The first step in the process of conducting an impact evaluation is to determine the existing state of affairs. This step usually occurs before a change is undertaken, in order to more accurately gauge the post-change status. After the change has been implemented, the next step is to measure the impact or impacts. Both anticipated and unexpected impacts are subsequently noted and analyzed.
For example, an effort to provide government-sponsored free meals to needy children may be undertaken to improve children's health. Vouchers for nutritious food may be given to the children's parents. When the impact evaluation is subsequently assessed, researchers may find that the target population's health did not improve as much as was anticipated. Further investigation may reveal that the children's caretakers had devised a bartering system, in which the parents were trading meal vouchers for other essential non-food items, such as clothing or diapers.

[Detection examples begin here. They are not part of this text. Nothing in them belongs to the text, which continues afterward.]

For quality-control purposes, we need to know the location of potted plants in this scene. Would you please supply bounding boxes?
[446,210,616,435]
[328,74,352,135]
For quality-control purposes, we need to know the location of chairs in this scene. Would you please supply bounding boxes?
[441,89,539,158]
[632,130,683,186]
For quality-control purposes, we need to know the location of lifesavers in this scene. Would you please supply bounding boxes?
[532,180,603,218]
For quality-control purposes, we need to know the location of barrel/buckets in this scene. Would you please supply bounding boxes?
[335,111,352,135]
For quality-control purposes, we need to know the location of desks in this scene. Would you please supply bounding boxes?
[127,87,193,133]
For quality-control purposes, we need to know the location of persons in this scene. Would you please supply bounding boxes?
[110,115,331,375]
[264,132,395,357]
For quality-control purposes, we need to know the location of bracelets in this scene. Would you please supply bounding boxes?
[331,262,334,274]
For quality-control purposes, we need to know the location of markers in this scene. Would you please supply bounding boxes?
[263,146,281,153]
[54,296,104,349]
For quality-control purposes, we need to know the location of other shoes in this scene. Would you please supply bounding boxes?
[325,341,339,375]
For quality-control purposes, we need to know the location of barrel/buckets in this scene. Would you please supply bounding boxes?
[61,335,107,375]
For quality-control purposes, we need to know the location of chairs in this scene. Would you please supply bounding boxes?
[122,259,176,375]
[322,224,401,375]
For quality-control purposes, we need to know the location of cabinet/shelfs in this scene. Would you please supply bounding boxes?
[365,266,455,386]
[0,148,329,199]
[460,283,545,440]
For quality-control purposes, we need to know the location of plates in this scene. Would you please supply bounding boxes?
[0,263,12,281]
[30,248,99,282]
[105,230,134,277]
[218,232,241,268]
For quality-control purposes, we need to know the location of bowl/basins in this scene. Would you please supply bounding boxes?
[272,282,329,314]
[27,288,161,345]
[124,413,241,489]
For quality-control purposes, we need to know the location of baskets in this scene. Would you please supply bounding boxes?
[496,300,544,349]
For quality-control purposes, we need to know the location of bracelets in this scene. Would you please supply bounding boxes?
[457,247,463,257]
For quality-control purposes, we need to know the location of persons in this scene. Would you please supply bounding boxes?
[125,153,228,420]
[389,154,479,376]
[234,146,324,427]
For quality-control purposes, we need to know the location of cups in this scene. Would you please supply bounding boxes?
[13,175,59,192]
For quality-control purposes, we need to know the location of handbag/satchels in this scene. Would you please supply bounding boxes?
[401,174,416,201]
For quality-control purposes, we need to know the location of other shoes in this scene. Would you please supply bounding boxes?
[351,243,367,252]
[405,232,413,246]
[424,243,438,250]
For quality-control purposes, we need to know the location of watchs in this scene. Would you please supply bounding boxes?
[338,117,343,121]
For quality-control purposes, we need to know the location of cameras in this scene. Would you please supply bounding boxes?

As a result of the findings, the program evaluation revealed that the children's health benefits were not as significant as the voucher program's creators had hoped they would be. This is an example of measuring an impact on a defined set of specific individuals. A study of mortality rates from smoking cigarettes before and after banning cigarette advertising would be an illustration of measuring the collective impact of the ban upon a specific set of people who all use tobacco products.
An impact study may focus on consumer products as well. Marketing researchers may attempt to estimate how receptive consumers will be to a new product, based on similar product introductions by a company in the past. A researcher may also focus an impact evaluation on determining how a product may be used or what kind of consumer might be most likely to use it. Sometimes, an impact evaluation will yield unexpected results, demonstrating that the actual introduction of new practices or products may differ significantly from expectations. Impact evaluations are used by many organizations and businesses, and are considered to be a form of empirical evidence.